First though I made up a simple jig to tilt the router at a slight angle to remove a portion of the waste and define the bead:


Then I was getting a little chisel-happy with a Funahiro 36mm paring chisel, which inexplicably became my scraper. Its edge went a good long while, longer than my fingers could hold out anyhow:


Then the chisel work could really begin in earnest:


More:


And then it was time to go to town with the recently-made 60˚ plane:


As expected, pulling a 70mm plane is physically demanding after, oh, 5 minutes, and I was glad once in a while to switch around and put the Lie Neilsen scraping plane to use, on loan from John Z. upstairs, allowing me to work some other muscles:


It’s not a bad little plane at all, albeit with a skinnier blade in relation to what I’m used to.

Here’s one of the long rails at the 90% mark:


Another view shows the bead a bit more starkly – the surface down to the bead needs a few more planing passes yet:


Here’s a close up of the profile – the bead itself is not quite shaped to final form, as I have to make a custom card scraper for that step, a step which can wait for just a while yet:


My Lee Valley Shoulder plane got a workout too, and though I was apprehensive about getting some tear-out with its relative low blade bedding angle, it did okay:


This was a great tool for cleaning the face immediately adjacent to the bead:


If I had gotten some tear out with the shoulder plane, I would have steepened the bevel angle up, but that turned out to be unnecessary.

More planing:


And more chiseling – here I’m shaping the area where the bead jogs up:


The second rail is to the 90% mark in the profiling olympiad:


Once the 4 aprons were profiled to the target, I then cut the 4 aprons to final length, plus a hair. Then it was time to remove that material on the back sides of the sticks which I had drilled out a couple of weeks back. The slow-moving approach and gradual work I have done to remove material in a balanced fashion from the sticks appears to have paid off as the sticks remain dead straight.

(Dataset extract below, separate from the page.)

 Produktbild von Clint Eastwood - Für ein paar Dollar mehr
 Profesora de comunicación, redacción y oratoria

To remove the remainder of the material on the backside, to a 3/4″ depth, I elected to rout:


The longer rails however had like an acre of material to remove, so I pulled the groover out of it’s wooden box and got it fired up:


That did the trick, though chips are spread far and wide and all over my bandsaw:


That leaves me with only about 0.1″ of material on deck to remove with the router. That’s tomorrow’s first task on the list, and then I will move towards getting friendly with the corner joints themselves, which, as I mentioned in an earlier post, represent a fairly unique solution to joining the aprons and corner leg with a 3-way miter. Stay tuned.

Thanks for coming by the Carpentry Way today. –> on to post 19

5 Replies to “Ming Inspiration (18)”

  1. Really looks good. I've been following the entire project so far and I can't wait for each post, let alone the finished table!

  2. Chris

    I have been following along with your adventures in tableland and its been great to see how that beautiful stock is slowly morphing into a piece of furniture. The grain contrasts, where the rod tenons meet their mortices, is fantastic: worth lying on the floor to see.

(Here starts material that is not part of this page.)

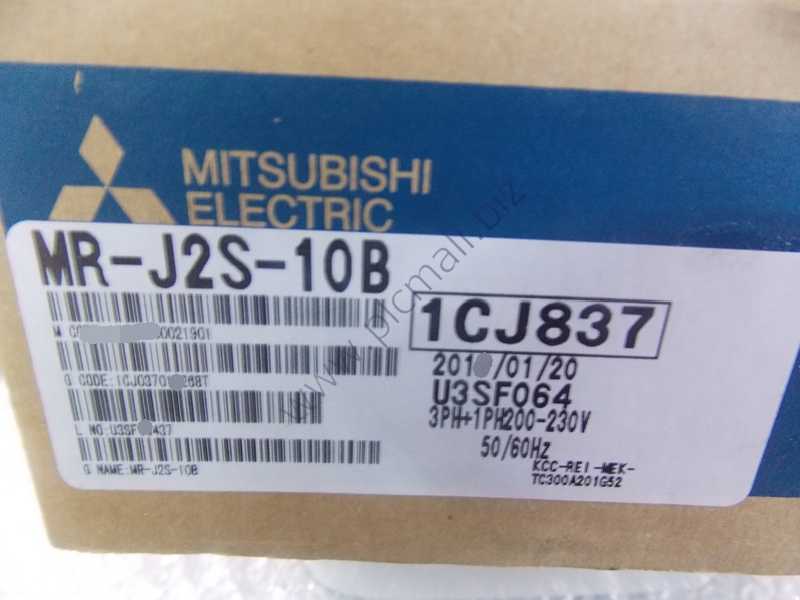 MR-J2S-10B mitsubishi server Driver NEW IN BOX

    Your tip about using pencil lead and camellia oil to mark the high spots,
    when fitting one thing to another, is extremely useful. Thanks for that and all the posts. May there be many more!

    Tom

  3. Dale,

    many thanks for your kind wishes on the upcoming 2nd anniversay!

    Tomaus,

    thanks for your comment and I am glad to hear that you are enjoying this thread.